Swap "camera" for "lens" in every one of the records below and reproduce them with nothing else altered. Leave the pictures out.

INFORMATION SHOWN:

^^^^^^^^

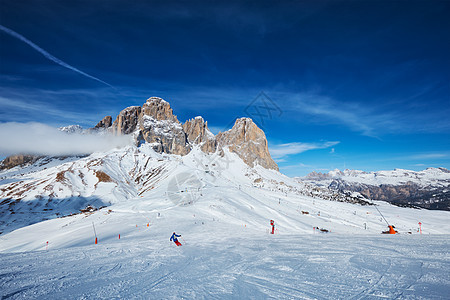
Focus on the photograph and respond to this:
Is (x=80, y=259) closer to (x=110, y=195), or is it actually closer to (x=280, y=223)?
(x=280, y=223)

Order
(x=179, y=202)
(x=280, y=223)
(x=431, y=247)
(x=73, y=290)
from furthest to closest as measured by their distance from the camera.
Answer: (x=179, y=202)
(x=280, y=223)
(x=431, y=247)
(x=73, y=290)

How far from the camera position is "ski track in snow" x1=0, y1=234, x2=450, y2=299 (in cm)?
649

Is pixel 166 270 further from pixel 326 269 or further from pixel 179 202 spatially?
pixel 179 202

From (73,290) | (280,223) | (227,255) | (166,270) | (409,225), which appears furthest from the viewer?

^^^^^^^^

TASK ANSWER:
Focus on the photograph and respond to this:
Is (x=80, y=259) closer to (x=110, y=195), or is it actually closer to (x=280, y=223)?
(x=280, y=223)

Order
(x=179, y=202)
(x=280, y=223)
(x=431, y=247)
(x=73, y=290)
from furthest to closest as measured by their distance from the lens.
Answer: (x=179, y=202)
(x=280, y=223)
(x=431, y=247)
(x=73, y=290)

How far from the lens position is "ski track in snow" x1=0, y1=234, x2=450, y2=299 (in cm)?
649

Is pixel 166 270 further from pixel 326 269 or further from pixel 179 202 spatially?
pixel 179 202

From (73,290) | (280,223) | (227,255) | (166,270) | (409,225), which appears furthest from the viewer?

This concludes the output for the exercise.